Oviedo, del opositor Partido Acción Ciudadana y miembro de la comisión legislativa de Ingreso y Gasto Público, la cual realizó una investigación de la carretera tras el escándalo de corrupción; solicitó por escrito al director de Tributación, Carlos Vargas, investigar a las 43 empresas constructoras por la presunción de delitos.
“Podrían haberse dado por parte de las personas físicas y jurídicas, acciones que están claramente tipificadas como delitos, según el Capítulo III, Sección II del Código de Normas y Procedimientos Tributarios”, indicó el legislador.

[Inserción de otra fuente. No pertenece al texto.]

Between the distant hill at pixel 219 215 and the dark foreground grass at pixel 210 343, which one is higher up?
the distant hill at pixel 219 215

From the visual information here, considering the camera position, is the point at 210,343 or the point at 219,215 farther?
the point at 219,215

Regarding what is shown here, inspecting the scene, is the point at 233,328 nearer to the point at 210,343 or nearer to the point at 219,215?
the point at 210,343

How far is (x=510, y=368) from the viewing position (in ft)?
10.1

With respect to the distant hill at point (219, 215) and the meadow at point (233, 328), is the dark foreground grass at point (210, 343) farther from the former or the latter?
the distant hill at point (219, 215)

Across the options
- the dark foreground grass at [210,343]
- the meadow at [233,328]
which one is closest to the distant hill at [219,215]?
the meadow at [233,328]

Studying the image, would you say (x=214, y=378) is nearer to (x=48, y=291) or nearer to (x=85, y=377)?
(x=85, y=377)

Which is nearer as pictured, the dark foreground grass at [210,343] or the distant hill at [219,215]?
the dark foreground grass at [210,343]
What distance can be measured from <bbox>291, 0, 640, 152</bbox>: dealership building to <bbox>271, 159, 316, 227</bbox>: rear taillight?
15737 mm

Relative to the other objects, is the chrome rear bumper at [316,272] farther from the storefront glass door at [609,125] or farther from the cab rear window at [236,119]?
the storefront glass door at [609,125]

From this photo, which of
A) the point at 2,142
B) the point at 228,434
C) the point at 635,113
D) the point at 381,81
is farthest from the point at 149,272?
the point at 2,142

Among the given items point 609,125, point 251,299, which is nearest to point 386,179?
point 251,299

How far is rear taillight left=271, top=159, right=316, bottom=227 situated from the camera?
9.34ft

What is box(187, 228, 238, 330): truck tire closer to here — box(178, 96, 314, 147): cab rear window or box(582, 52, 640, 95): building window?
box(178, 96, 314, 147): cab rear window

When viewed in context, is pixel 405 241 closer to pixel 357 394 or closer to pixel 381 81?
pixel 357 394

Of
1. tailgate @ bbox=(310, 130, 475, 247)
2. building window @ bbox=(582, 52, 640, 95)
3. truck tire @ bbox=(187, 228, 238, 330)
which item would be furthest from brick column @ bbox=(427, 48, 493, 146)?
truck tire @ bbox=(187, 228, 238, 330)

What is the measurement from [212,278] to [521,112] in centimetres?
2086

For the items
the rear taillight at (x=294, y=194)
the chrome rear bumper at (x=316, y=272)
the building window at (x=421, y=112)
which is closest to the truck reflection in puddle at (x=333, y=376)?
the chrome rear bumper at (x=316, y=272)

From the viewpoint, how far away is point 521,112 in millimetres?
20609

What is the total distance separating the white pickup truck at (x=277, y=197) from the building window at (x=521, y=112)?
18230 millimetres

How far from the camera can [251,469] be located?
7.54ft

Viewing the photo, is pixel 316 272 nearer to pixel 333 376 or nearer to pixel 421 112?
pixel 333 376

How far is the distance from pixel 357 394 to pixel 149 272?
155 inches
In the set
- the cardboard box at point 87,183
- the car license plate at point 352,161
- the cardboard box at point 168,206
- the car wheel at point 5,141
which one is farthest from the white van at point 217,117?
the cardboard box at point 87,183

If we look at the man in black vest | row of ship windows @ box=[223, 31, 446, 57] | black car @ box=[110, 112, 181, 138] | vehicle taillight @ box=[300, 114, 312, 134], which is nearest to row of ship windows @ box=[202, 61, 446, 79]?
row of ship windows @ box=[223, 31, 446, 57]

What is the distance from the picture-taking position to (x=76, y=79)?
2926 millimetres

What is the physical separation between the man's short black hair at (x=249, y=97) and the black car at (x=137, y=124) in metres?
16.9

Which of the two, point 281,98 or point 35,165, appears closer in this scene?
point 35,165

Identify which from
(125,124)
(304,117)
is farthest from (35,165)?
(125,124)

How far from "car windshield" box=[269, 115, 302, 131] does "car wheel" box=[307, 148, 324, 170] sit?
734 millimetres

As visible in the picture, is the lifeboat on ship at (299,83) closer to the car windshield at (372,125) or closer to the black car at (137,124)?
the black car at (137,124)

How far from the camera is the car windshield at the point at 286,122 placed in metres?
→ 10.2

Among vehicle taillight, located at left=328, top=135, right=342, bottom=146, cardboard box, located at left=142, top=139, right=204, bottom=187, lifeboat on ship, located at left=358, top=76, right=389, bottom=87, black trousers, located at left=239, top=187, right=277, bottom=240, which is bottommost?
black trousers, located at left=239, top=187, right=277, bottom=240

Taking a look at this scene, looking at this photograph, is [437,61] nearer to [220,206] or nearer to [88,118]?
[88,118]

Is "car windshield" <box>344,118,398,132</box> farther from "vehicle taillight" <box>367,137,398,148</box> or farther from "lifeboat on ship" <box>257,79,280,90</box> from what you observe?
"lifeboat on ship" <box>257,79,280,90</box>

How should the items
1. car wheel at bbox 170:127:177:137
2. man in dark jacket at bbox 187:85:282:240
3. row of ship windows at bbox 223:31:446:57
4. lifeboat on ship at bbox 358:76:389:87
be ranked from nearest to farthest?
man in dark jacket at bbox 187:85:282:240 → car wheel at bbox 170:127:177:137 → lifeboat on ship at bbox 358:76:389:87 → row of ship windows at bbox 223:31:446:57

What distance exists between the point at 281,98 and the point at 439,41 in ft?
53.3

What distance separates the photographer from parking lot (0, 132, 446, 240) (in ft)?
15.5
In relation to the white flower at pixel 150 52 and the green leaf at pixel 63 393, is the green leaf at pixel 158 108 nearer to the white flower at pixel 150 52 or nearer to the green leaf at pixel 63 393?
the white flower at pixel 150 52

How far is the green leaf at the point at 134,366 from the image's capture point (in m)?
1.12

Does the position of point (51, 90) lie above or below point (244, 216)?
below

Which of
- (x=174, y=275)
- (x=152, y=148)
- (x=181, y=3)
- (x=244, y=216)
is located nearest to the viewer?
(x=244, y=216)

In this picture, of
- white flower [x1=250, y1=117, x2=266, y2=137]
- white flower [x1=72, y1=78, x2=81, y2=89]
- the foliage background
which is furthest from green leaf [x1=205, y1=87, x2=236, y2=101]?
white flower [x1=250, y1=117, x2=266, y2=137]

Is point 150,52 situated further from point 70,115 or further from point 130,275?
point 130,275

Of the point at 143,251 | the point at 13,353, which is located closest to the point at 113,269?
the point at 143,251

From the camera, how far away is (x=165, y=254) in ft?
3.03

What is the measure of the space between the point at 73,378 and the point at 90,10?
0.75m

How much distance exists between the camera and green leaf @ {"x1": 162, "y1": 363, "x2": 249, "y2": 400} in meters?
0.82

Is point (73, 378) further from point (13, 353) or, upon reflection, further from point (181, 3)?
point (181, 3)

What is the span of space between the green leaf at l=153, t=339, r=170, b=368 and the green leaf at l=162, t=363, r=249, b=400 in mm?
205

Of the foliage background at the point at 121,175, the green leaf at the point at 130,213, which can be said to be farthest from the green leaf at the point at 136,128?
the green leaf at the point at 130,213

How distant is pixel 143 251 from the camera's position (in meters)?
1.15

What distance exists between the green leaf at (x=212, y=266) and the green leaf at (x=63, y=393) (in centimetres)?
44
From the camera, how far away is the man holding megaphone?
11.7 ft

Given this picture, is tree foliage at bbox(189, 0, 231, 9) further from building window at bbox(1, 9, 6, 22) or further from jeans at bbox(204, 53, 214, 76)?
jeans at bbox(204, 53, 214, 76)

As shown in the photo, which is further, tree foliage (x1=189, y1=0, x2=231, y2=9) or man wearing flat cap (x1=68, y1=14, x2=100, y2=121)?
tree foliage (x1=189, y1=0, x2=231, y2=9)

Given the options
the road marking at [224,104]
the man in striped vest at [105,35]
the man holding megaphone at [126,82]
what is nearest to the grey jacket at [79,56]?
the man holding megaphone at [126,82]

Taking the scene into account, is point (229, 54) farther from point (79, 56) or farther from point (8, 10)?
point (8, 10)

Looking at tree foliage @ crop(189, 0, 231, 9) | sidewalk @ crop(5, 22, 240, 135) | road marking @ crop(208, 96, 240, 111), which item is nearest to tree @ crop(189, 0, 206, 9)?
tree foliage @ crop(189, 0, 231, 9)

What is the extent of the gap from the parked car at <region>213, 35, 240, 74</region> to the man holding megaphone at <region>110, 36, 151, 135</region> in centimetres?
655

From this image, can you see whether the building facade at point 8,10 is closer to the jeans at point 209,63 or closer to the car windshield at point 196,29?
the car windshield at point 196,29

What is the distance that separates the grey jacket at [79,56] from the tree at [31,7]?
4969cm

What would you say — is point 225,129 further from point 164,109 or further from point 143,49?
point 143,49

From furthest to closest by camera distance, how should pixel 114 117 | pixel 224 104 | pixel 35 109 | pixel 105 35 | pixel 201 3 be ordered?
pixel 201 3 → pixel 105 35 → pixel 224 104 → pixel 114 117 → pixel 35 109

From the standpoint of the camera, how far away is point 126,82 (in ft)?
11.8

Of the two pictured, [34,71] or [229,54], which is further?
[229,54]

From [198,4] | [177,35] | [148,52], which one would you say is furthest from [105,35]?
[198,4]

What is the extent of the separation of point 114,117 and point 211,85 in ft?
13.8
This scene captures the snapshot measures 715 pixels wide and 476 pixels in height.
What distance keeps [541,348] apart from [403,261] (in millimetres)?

Las 43 empresas constructoras cobraron 35 mil millones de colones (cerca de 70 millones de dólares) dándose casos de empresas que prestaron el servicio de alquiler de equipo al CONAVI (Consejo Nacional de Vialidad, responsable de la obra) y que a esa fecha, no tenían ninguna maquinaria registrada a su nombre”, según Oviedo.
“También se encuentran prestando servicio de “alquiler de maquinaria” o venta de materiales, empresas que tenían un giro de negocios diferente al del servicio que se prestó”, cuestionó.
Oviedo recordó que durante el proceso de investigación en el Congreso, los diputados concluyeron que en general, la obra refleja un manejo “ilegal, desordenado y sin control alguno de los recursos públicos destinados a la construcción”, lo cual ha derivado en la apertura de procesos de investigación, tanto en la fiscalía como en la Contraloría General de la República “por las actuaciones dolosas de los involucrados”.
“Dada la trascendencia que el proyecto ‘La Trocha 1856 (así se llama la carretera)’ tiene para el país y la cantidad de acciones dolosas cometidas durante la ejecución del proyecto, generando una grave lesión al erario público, sería ejemplarizante poder recuperar vía impuestos, al menos una parte de los dineros pagados o comprometidos por parte del estado en una operación que será por muchas décadas el ejemplo más claro de la corrupción en la función pública”, pidió el diputado a Tributación.
El Juzgado Penal de Hacienda del II Circuito Judicial de San José, mantiene con medidas cautelares contra dos funcionarios públicos y tres empresarios, señalados de aparente corrupción en la apertura de una carretera fronteriza que según Nicaragua, contamina el río San Juan.
Al ingeniero y técnico del Consejo Nacional de Vialidad (Conavi), Manuel Serrano y Miguel Ramírez; el juzgado les impuso en mayo anterior 5 meses más de prisión preventiva. Ambos ya descontaron los primeros seis meses de prisión preventiva.
A los empresarios constructores David Castillo, Giovanni Baralis y Johnny Muñoz; el Juzgado Penal les impuso por el plazo de un año impedimento de salida del país, entrega del pasaporte al despacho judicial y firmar una vez al mes en la fiscalía donde se tramita la causa. Estas medidas ya las habían cumplido por los primeros seis meses.
Las cinco personas y el ex director del Conavi, Carlos Acosta, quien se mantiene en libertad condicional; son acusados de Peculado, un delito que atribuye cárcel de 3 a 12 años a funcionarios públicos o particulares que distraiga dinero o bienes cuya custodia o administración le fue confiada a razón de su cargo.
Según la fiscalía, los empresarios constructores pagaron una fiesta a los dos funcionarios estatales ahora con prisión preventiva, en un centro nocturno de San José, hasta por un valor cercano a los 5 mil dólares (de acuerdo con el tipo de cambio actual), un viaje a Estados Unidos y un tour de placer en helicóptero.
Además, detectaron irregularidades en la construcción de la carretera como realización de obras “en las cuales se aumentaron las horas de trabajo de las maquinarias, maquinaria que no trabajó, maquinaria que aparece con reportes de estar trabajando en dos sitios a la vez, etc, etc”, de acuerdo con el Fiscal General, Jorge Chavarría.
De modo que la fiscalía investiga el trabajo no realizado por las compañías de los empresarios, las cuales recibieron cuantiosos contratos; así como trabajos realizados en otras obras para las cuales no fueron contratadas.